**Given exercise:**
The data below should be restated word for word, with every picture omitted.

**Material for the task:**
————
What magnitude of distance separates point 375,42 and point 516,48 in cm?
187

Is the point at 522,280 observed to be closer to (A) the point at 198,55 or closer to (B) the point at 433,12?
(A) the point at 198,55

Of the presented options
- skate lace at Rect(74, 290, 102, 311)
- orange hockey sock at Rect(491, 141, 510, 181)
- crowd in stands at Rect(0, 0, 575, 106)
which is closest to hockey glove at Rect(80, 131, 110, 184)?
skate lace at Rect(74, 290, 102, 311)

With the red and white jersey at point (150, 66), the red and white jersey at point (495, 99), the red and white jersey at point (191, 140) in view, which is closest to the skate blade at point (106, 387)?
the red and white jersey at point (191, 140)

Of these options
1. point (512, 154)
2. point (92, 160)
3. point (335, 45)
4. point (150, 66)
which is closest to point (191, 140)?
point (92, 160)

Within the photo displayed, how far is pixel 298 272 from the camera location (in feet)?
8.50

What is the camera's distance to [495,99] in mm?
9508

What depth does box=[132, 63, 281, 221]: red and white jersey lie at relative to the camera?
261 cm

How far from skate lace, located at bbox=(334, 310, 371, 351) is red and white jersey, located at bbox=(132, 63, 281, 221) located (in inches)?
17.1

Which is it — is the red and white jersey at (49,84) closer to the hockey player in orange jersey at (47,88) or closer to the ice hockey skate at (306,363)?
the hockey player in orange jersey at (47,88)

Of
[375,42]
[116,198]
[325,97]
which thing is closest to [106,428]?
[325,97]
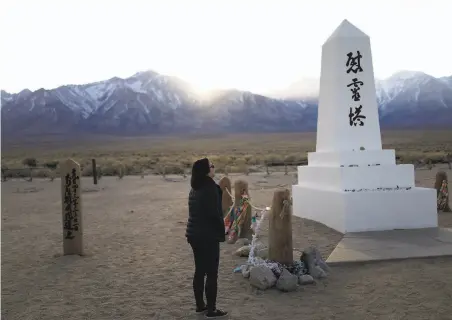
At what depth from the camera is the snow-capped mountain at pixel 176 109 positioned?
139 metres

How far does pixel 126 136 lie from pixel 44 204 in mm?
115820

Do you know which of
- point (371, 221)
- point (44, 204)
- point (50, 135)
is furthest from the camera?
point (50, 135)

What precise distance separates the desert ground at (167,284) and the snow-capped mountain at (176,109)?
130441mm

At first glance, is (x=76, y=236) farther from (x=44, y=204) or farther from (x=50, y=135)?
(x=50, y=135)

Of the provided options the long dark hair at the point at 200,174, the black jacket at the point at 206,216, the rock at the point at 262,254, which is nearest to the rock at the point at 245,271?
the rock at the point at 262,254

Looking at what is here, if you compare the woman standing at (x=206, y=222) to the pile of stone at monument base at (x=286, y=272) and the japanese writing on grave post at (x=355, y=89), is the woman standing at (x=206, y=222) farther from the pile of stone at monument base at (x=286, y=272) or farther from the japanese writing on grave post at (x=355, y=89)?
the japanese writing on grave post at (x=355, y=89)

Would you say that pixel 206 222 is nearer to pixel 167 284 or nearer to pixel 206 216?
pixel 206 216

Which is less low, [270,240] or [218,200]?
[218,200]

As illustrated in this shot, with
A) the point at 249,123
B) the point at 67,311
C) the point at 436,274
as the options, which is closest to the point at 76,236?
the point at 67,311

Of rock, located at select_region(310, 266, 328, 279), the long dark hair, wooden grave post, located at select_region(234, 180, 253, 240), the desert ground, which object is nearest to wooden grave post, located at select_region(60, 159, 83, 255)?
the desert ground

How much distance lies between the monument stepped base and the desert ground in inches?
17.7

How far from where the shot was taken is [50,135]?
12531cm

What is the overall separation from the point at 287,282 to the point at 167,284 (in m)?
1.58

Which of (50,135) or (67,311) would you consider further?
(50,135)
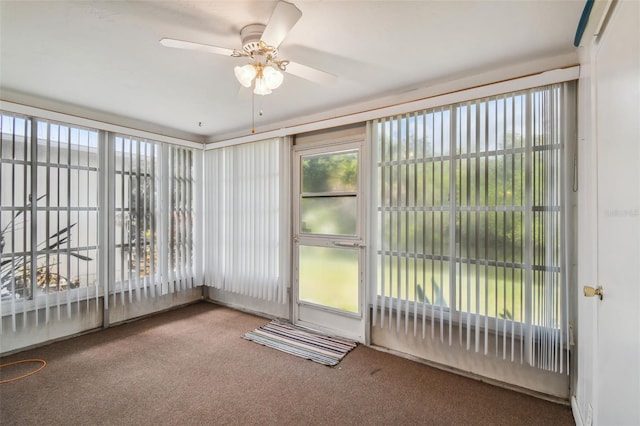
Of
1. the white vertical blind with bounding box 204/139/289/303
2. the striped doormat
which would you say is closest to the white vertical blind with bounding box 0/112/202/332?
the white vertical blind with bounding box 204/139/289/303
————
**Complete output:**
What magnitude of distance separates point 375,42 and point 516,48 in cm?
187

Is the point at 522,280 observed to be closer to (A) the point at 198,55 or closer to (B) the point at 433,12?
(A) the point at 198,55

Of the presented options
- skate lace at Rect(74, 290, 102, 311)
- orange hockey sock at Rect(491, 141, 510, 181)
- crowd in stands at Rect(0, 0, 575, 106)
which is closest to hockey glove at Rect(80, 131, 110, 184)?
skate lace at Rect(74, 290, 102, 311)

With the red and white jersey at point (150, 66), the red and white jersey at point (495, 99), the red and white jersey at point (191, 140) in view, which is closest to the skate blade at point (106, 387)?
the red and white jersey at point (191, 140)

Of these options
1. point (512, 154)
2. point (92, 160)
3. point (335, 45)
4. point (150, 66)
which is closest to point (191, 140)?
point (92, 160)

Within the photo displayed, how far is pixel 298 272 from the camera location (in feet)?
8.50

What is the camera's distance to [495,99] in mm?
9508

What depth does box=[132, 63, 281, 221]: red and white jersey lie at relative to the camera?
261 cm

How far from skate lace, located at bbox=(334, 310, 371, 351) is red and white jersey, located at bbox=(132, 63, 281, 221) located (in inches)?
17.1

Which is it — is the red and white jersey at (49,84) closer to the hockey player in orange jersey at (47,88) or closer to the ice hockey skate at (306,363)?
the hockey player in orange jersey at (47,88)

Of
[375,42]
[116,198]
[325,97]
which thing is closest to [106,428]?
[325,97]
At what depth from the camera is the snow-capped mountain at pixel 176 109 positioned?
139 metres

How far does pixel 126 136 lie from pixel 44 204 in mm?
115820

Do you know which of
- point (371, 221)
- point (44, 204)
- point (50, 135)
is furthest from the camera?
point (50, 135)

What precise distance separates the desert ground at (167,284) and the snow-capped mountain at (176,109)?
130441mm

At first glance, is (x=76, y=236) farther from (x=44, y=204) or farther from (x=50, y=135)?
(x=50, y=135)

Of the provided options the long dark hair at the point at 200,174, the black jacket at the point at 206,216, the rock at the point at 262,254, which is nearest to the rock at the point at 245,271?
the rock at the point at 262,254

Looking at what is here, if you compare the woman standing at (x=206, y=222) to the pile of stone at monument base at (x=286, y=272) and the japanese writing on grave post at (x=355, y=89), is the woman standing at (x=206, y=222) farther from the pile of stone at monument base at (x=286, y=272) or farther from the japanese writing on grave post at (x=355, y=89)?
the japanese writing on grave post at (x=355, y=89)

Would you say that pixel 206 222 is nearer to pixel 167 284 or nearer to pixel 206 216?
pixel 206 216

Which is less low, [270,240] or [218,200]?
[218,200]

As illustrated in this shot, with
A) the point at 249,123
B) the point at 67,311
C) the point at 436,274
as the options, which is closest to the point at 76,236?
the point at 67,311

Of rock, located at select_region(310, 266, 328, 279), the long dark hair, wooden grave post, located at select_region(234, 180, 253, 240), the desert ground, which object is nearest to wooden grave post, located at select_region(60, 159, 83, 255)?
the desert ground

How much distance lies between the monument stepped base and the desert ground in inches?
17.7

How far from where the shot was taken is [50,135]?
12531cm

What is the overall separation from the point at 287,282 to the point at 167,284 (in m)?
1.58

Which of (50,135) or (67,311) would you consider further?
(50,135)
Of
1. the white vertical blind with bounding box 204/139/289/303
2. the striped doormat
which would you say is closest to the white vertical blind with bounding box 0/112/202/332?
the white vertical blind with bounding box 204/139/289/303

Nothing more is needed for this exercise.